Pekka Abrahamsson, a leading professor of software engineering at Tampere University in Finland and founder of its pioneering GPT Lab, told University World News that Sinatra’s work was timely and necessary.
“It aligns with generative AI’s role in enhancing scientific exploration, discovery and problem-solving. Large language model technology reduces repetitive tasks and manual labour, leading to more reliable scientific results and better communication of discoveries. Scientists must learn to use these new technologies,” Abrahamsson said.
Professor Sylvia Schwaag Serger of Lund University in Sweden – a member of the newly established Swedish government AI commision and a former director of Vinnova, the Swedish government innovation agency – told University World News: “This work is well positioned to enhance our understanding of how generative AI will impact science, and the multidisciplinary approach combining computer science expertise with sociology of science is promising and essential for intelligently approaching this question.”

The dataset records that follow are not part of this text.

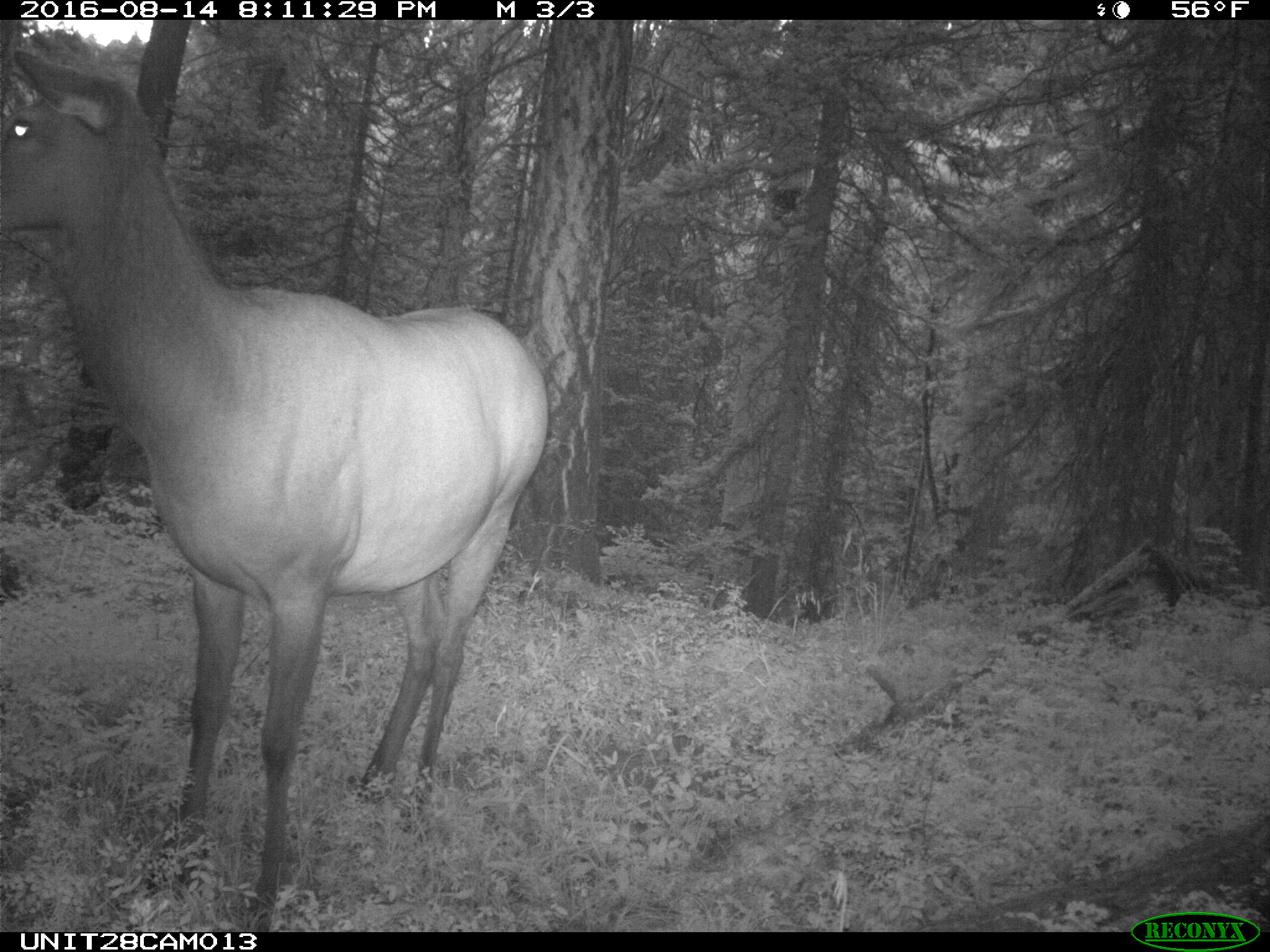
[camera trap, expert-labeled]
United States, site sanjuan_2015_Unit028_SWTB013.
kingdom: Animalia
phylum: Chordata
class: Mammalia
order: Artiodactyla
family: Cervidae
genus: Cervus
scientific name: Cervus elaphus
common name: red deer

“In addition to its effects on research, AI is shaking up the research funding system,” Schwaag Serger said, drawing attention to an October 2023 Nature article by Joan Manuel Parrilla arguing that AI’s ability to do much of the work of complex and time-consuming grant applications shows that the current system is broken.
“Even more importantly, AI is set to fundamentally disrupt education and teaching. It will require new approaches to learning and teaching, but also to curricula, degrees and skills formation. This will be particularly important, and challenging, in and for social sciences and humanities.
“In addition to asking ourselves how AI will change the way we teach, we need to ask ourselves what skills we need to equip our students with to be able to understand, utilise and govern AI to the benefit of society,” Schwaag Serger said.